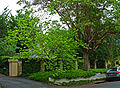 41 Arnold Street, Killara, New South Wales (2010-12-04) 02.jpg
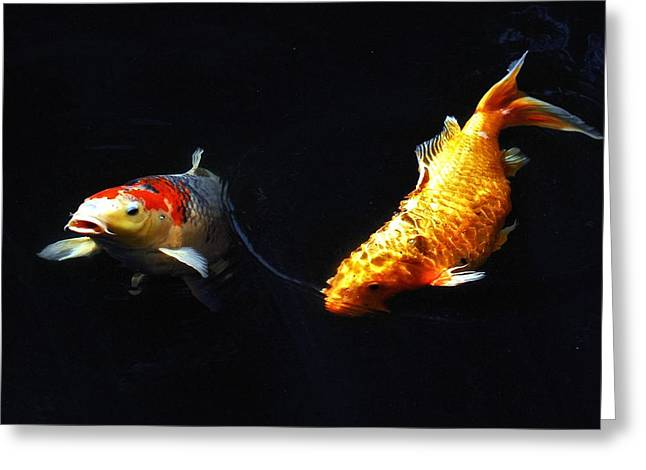 Oranda Greeting Cards - Two Koi Greeting Card by Don Mann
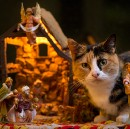 Cats Demand Rightful Place In Nativity Scene With Sheep, Oxen, Donkey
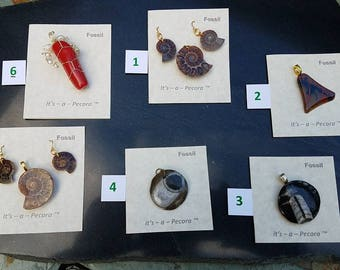 Fossil collection No.1 - two incredible ammonite sets as well as unique Pecora Pendants
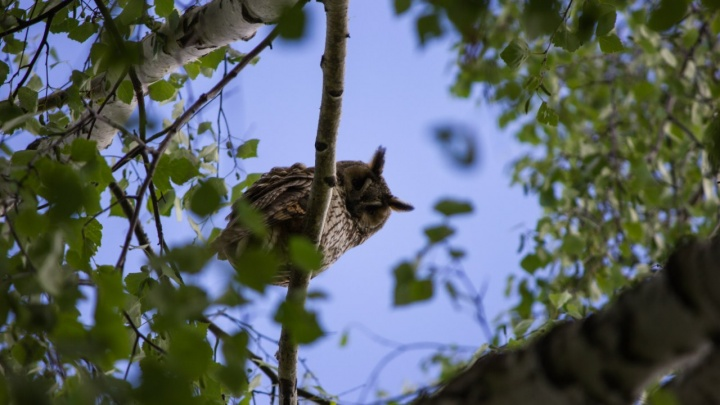 В Новосибирск прилетели сплюшки и сычи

(REQUIRED WORK) Set down every entry above again exactly, dropping each picture.

(THE COMPLETED TASK)
 41 Arnold Street, Killara, New South Wales (2010-12-04) 02.jpg
 Oranda Greeting Cards - Two Koi Greeting Card by Don Mann
 Cats Demand Rightful Place In Nativity Scene With Sheep, Oxen, Donkey
 Fossil collection No.1 - two incredible ammonite sets as well as unique Pecora Pendants
 В Новосибирск прилетели сплюшки и сычи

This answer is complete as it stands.